A Anthropic disse na sexta-feira que suspendeu o acesso a seus dois últimos modelos de IA, Claude Fable 5 e Mythos 5, após receber uma diretiva de controle de exportação do governo dos EUA. A carta, entregue às 17h21, horário de Nova York, alertou que os modelos poderiam ser explorados por meio de uma técnica de "jailbreak" recém-descoberta que poderia comprometer a segurança nacional. Em resposta, a empresa cortou o acesso aos modelos para todos os clientes, incluindo funcionários estrangeiros, e publicou uma explicação detalhada em seu blog.

A diretiva chegou em meio a um conflito mais amplo entre a Anthropic e a administração Trump. No início deste ano, o Departamento de Defesa rotundou a empresa como um "risco na cadeia de suprimentos" após a Anthropic se opor ao uso de sua tecnologia pelo militar. Essa designação proibiu as agências federais e os contratantes de empregar a IA da Anthropic, levando a empresa a entrar com processos judiciais para contestar a decisão.

Claude Fable 5, uma variante do modelo Mythos da Anthropic, foi lançado publicamente com salvaguardas embutidas que bloqueiam consultas sobre cibersegurança, biologia e química.

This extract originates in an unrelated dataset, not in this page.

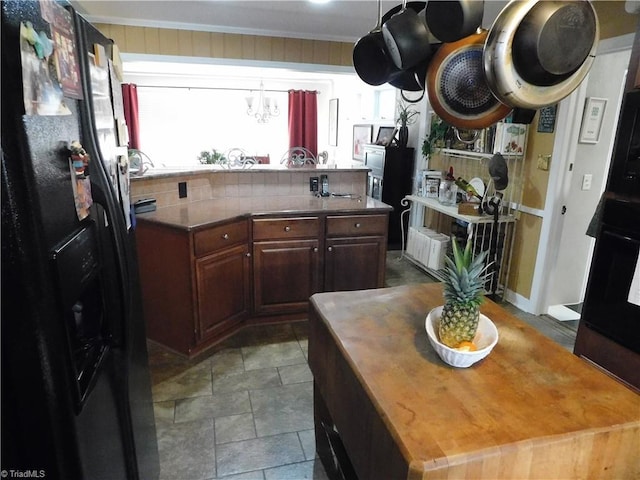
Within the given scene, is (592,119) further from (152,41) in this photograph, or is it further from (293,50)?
(152,41)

A Anthropic alegou que o lançamento foi coordenado com o governo dos EUA e seguiu uma pré-visualização limitada do Mythos em abril, projetada para permitir que as organizações testassem recursos poderosos de cibersegurança enquanto limitavam o abuso. A empresa disse que as salvaguardas foram projetadas para ajudar as empresas a reforçar suas defesas sem dar atalhos aos atacantes.

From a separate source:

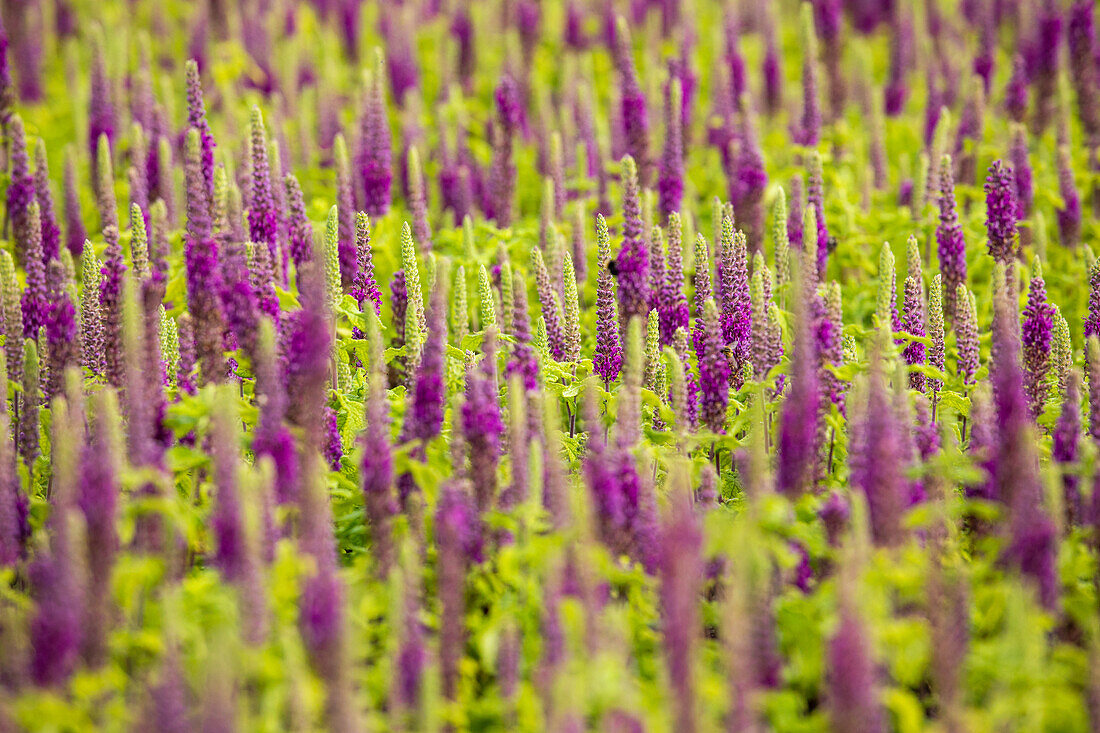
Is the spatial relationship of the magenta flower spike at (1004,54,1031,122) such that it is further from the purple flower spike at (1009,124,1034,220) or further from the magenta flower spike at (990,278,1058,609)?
the magenta flower spike at (990,278,1058,609)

No seu post no blog, a Anthropic explicou que a preocupação do governo centrou-se em um método que poderia contornar essas salvaguardas. A empresa revisou uma demonstração onde a técnica identificou um punhado de vulnerabilidades de software conhecidas e relativamente simples. A Anthropic observou que outros modelos publicamente disponíveis podem descobrir as mesmas falhas sem qualquer "jailbreak", sugerindo que o risco não era exclusivo de sua tecnologia.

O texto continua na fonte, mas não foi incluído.